-- ARTICLE --

In the summer of 1825, Nathaniel Hawthorne graduated from Bowdoin College in Maine, moved back to his hometown of Salem, Massachusetts, and went about the business of becoming a writer.

From 1825 to 1837, Hawthorne maintained a strict schedule where, each morning, he locked himself in his bedroom to read, and write, and stare at the wall.

He destroyed most of what he produced.

Malcolm Cowley, a literary critic and Hawthorne’s contemporary, said that Hawthorne’s routine at the time, “seldom varied.”

“Each morning, he wrote or read until it was time for the midday dinner,” Cowley said, “each afternoon he read or wrote or dreamed or merely stared at the sunbeam boring through a hole in the blind and very slowly moving across the opposite wall. At sunset he went for a long walk, from which he returned late in the evening to eat a bowl of chocolate crumbled thick with bread.”

Hawthorne wrote steadily, eventually publishing a collection of short stories, followed soon after by a novel, the Scarlet Letter. He also held down a day job, accepting, in 1836 for instance, an editorship gig for a publication called the American Magazine for Useful and Entertaining Knowledge and, later, a job as a weigher and gauger at the Boston Custom House.

He married, had three kids; a full life. He was never not writing, and working, usually in the same day.

Hawthorne was good buddies with Herman Melville, the guy who wrote Moby Dick. Once, Melville sent Hawthorne a letter in which he complained about not having enough time to write.

“I am so pulled hither and thither by circumstances,” Melville wrote. “The calm, the coolness, the silent grass-growing mood in which a man ought always to compose, — that, I fear, can seldom be mine. Dollars damn me; and the malicious Devil is forever grinning in upon me, holding the door ajar…

…What I feel most moved to write…will not pay. Yet, altogether, write the other way I cannot. So the product is a final hash, and all my books are botches. I’m rather sore, perhaps, in this letter, but see my hand! — four blisters on this palm, made by hoes and hammers within the last few days.”

-- WRITTEN EXERCISE A --
Reproduce the stretch of the entries that begins with the line containing "Among the objects" and ends with the line containing "A: the pier support post at pixel 1192 529", keeping both of those lines.

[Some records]

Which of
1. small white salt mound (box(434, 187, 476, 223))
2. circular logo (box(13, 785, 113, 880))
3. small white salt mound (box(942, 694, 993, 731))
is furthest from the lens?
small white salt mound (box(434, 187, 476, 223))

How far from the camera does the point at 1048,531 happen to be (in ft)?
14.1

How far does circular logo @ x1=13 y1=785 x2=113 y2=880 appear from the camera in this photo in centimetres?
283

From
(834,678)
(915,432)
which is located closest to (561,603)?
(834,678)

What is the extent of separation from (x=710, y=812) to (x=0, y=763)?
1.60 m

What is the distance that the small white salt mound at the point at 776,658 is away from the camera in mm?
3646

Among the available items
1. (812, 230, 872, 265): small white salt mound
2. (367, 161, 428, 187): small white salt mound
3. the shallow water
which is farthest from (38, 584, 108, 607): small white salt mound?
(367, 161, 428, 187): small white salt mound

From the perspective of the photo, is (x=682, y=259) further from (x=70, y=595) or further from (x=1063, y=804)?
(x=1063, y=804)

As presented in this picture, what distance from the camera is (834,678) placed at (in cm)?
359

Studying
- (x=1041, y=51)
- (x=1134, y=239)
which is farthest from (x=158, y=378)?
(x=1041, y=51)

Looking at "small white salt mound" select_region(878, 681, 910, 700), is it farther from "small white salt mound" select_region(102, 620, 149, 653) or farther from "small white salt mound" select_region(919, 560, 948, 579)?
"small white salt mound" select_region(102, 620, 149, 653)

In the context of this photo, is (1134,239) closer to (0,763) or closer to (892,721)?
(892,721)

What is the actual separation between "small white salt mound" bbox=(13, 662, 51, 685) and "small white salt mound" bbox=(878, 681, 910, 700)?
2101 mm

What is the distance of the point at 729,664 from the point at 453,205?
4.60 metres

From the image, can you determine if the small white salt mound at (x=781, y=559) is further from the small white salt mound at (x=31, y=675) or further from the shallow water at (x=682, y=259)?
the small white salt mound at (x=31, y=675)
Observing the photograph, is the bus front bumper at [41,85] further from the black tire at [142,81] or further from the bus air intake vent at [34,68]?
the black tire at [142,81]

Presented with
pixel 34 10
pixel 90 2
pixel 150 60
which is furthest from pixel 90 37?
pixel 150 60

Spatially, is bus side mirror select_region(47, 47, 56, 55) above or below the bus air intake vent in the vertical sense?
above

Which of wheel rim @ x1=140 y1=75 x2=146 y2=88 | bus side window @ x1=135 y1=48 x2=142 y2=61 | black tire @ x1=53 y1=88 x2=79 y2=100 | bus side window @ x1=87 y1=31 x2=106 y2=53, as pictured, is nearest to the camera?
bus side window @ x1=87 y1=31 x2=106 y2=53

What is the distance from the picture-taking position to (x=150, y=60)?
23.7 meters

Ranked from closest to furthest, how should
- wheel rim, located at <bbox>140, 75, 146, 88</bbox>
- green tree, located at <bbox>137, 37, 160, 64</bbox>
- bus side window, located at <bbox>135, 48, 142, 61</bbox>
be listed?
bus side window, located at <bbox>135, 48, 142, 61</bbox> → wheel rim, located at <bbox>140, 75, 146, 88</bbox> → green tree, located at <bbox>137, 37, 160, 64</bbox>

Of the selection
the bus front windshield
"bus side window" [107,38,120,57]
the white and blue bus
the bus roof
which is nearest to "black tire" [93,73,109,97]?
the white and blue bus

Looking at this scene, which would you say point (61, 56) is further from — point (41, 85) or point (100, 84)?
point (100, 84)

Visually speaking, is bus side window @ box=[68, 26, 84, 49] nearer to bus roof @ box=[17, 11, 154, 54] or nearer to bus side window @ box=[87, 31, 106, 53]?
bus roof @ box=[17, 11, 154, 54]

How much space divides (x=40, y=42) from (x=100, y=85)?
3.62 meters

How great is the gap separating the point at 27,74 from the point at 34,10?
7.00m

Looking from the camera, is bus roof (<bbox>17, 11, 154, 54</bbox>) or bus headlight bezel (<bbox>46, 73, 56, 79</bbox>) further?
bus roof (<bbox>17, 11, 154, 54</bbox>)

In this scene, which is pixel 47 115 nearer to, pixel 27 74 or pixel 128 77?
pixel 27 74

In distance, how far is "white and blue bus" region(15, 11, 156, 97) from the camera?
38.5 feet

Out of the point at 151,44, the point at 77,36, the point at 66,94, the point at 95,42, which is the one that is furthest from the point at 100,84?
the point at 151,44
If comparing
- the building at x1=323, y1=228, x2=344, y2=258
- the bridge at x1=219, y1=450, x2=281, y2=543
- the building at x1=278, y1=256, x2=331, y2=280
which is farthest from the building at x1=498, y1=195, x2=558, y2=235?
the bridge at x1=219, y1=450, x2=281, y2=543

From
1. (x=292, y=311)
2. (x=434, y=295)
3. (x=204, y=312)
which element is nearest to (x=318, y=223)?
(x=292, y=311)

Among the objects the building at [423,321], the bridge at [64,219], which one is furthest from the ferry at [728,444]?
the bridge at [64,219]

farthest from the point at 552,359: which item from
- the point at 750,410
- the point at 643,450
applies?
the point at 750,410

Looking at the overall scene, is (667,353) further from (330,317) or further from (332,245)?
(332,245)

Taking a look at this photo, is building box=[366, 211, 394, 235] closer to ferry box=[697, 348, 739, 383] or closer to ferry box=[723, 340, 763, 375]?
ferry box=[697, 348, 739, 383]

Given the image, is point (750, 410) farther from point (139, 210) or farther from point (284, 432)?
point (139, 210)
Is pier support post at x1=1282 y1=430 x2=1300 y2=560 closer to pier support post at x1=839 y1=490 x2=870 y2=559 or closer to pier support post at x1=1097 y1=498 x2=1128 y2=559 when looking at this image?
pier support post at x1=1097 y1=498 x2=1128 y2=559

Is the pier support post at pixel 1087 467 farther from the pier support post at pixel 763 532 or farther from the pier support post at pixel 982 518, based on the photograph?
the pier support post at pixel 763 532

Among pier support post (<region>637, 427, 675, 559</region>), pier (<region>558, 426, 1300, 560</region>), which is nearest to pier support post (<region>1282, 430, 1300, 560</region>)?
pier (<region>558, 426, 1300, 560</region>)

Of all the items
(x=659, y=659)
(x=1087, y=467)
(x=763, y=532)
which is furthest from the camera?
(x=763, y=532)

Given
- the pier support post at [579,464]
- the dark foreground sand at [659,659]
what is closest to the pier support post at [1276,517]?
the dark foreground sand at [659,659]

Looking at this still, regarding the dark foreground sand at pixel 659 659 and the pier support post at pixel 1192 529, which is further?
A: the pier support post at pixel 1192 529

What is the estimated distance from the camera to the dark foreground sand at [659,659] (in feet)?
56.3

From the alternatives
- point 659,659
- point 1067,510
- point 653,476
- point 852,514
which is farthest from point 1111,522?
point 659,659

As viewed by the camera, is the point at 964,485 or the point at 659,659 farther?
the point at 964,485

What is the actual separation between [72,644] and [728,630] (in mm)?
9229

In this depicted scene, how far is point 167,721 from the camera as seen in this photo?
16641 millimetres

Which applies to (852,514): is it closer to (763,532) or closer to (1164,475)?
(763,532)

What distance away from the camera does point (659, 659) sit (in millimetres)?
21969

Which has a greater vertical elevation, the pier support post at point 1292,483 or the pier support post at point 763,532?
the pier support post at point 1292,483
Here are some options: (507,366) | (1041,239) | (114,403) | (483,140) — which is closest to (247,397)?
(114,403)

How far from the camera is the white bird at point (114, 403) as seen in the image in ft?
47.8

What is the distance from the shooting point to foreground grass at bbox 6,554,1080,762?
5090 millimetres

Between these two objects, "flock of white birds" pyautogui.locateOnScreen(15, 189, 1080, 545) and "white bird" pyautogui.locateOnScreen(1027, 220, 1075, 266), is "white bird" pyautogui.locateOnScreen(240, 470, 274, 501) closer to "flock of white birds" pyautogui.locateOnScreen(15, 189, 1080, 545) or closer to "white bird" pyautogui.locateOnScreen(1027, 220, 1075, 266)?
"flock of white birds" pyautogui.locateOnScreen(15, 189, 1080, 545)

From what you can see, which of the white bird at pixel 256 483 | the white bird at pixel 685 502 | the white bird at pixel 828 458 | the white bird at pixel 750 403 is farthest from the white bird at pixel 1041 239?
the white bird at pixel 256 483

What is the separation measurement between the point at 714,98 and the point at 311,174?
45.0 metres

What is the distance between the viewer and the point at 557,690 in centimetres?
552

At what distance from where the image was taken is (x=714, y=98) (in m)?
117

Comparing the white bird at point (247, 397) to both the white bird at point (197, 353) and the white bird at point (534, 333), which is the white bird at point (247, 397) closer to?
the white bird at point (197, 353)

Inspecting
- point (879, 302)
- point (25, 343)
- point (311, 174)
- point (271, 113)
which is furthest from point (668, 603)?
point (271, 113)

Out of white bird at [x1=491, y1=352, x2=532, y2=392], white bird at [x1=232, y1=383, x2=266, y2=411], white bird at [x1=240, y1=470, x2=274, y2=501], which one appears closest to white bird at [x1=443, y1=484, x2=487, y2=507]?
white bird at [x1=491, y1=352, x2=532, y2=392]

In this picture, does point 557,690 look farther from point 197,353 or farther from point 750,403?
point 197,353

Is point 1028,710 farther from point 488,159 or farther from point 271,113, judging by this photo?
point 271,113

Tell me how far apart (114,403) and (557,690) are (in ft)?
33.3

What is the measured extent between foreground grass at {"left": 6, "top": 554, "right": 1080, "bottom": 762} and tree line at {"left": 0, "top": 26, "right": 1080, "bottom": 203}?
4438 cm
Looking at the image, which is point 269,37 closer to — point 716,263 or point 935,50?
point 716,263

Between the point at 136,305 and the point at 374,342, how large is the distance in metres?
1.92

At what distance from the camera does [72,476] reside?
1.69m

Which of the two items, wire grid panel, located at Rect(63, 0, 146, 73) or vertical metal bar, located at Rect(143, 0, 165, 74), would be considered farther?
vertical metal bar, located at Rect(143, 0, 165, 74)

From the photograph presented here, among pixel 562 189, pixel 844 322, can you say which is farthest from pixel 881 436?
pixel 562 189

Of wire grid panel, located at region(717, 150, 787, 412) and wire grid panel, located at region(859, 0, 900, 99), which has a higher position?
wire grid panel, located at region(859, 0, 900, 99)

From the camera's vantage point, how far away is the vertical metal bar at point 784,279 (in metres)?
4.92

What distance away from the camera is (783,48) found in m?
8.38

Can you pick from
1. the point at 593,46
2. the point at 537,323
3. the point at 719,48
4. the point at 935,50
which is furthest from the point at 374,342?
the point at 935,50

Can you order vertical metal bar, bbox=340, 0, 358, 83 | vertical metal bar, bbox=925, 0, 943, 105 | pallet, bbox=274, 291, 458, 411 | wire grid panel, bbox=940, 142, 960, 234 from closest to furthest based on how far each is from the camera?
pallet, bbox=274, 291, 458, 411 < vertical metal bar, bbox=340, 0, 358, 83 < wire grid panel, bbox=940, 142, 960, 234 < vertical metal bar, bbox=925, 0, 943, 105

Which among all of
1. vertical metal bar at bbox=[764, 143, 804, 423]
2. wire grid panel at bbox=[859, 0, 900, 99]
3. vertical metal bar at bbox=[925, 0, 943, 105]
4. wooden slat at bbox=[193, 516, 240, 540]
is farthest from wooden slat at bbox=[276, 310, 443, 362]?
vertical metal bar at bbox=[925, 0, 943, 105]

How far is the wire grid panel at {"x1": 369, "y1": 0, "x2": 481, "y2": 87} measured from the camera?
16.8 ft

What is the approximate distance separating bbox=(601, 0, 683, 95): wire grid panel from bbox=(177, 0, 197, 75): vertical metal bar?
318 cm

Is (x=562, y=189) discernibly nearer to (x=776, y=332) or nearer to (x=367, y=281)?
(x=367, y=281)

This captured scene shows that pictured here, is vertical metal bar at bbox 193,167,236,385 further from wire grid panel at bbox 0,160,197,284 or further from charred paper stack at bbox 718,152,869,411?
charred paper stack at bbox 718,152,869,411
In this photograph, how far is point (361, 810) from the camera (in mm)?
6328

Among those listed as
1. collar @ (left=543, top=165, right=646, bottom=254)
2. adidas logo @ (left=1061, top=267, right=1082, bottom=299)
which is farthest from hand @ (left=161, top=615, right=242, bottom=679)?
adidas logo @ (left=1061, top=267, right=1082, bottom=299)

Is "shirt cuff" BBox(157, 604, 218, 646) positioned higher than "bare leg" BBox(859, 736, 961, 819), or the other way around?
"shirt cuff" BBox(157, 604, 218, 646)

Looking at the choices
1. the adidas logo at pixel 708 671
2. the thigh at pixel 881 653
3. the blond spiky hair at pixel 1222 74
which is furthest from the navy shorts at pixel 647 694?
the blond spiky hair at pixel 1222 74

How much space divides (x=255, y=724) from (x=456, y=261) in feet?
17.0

-- WRITTEN EXERCISE B --
Carry on the piece about Hawthorne's writing routine from where it stops.

-- TASK RESPONSE A --
Among the objects the building at [423,321], the bridge at [64,219], which one is furthest from the ferry at [728,444]?
the bridge at [64,219]

farthest from the point at 552,359: which item from
- the point at 750,410
- the point at 643,450
applies?
the point at 750,410

Looking at the overall scene, is (667,353) further from (330,317) or further from (332,245)?
(332,245)

Taking a look at this photo, is building box=[366, 211, 394, 235] closer to ferry box=[697, 348, 739, 383] or closer to ferry box=[723, 340, 763, 375]?
ferry box=[697, 348, 739, 383]

Given the image, is point (750, 410) farther from point (139, 210) or farther from point (284, 432)?
point (139, 210)
Is pier support post at x1=1282 y1=430 x2=1300 y2=560 closer to pier support post at x1=839 y1=490 x2=870 y2=559 or closer to pier support post at x1=1097 y1=498 x2=1128 y2=559 when looking at this image?
pier support post at x1=1097 y1=498 x2=1128 y2=559

Is the pier support post at pixel 1087 467 farther from the pier support post at pixel 763 532 or farther from the pier support post at pixel 982 518, based on the photograph?
the pier support post at pixel 763 532

Among pier support post (<region>637, 427, 675, 559</region>), pier (<region>558, 426, 1300, 560</region>), which is nearest to pier support post (<region>1282, 430, 1300, 560</region>)?
pier (<region>558, 426, 1300, 560</region>)

Of all the items
(x=659, y=659)
(x=1087, y=467)
(x=763, y=532)
which is furthest from the camera?
(x=763, y=532)

Given
- the pier support post at [579,464]
- the dark foreground sand at [659,659]
what is closest to the pier support post at [1276,517]?
the dark foreground sand at [659,659]

Looking at this still, regarding the dark foreground sand at pixel 659 659 and the pier support post at pixel 1192 529, which is further?
A: the pier support post at pixel 1192 529

-- TASK RESPONSE B --
Melville, too, held down various jobs, including one working on the Erie Canal, and another as a clerk at the New York State Bank, a job for which he was paid $150 a year.

Like Hawthorne, he was writing, and working, all at once.

And, like Hawthorne, he published. Loads of stuff. Even though he never quite had the “calm, the coolness, the silent grass-growing mood in which a man ought always to compose,” he found a way to do the work, much as we do, today; office managers, and mothers, and teachers, and husbands. We do the work, furtively, in between things, in stolen moments: during our lunch hour, or on the subway, or late at night, or when the baby goes down for a nap.

When it comes to chasing our dreams, many of us don’t have the luxury of a calm, of “the coolness,” and yet we persist. We get it done.

Except for me, yesterday.

Yesterday, I didn’t get it done.

And for some weird reason, I thought I might never get it done.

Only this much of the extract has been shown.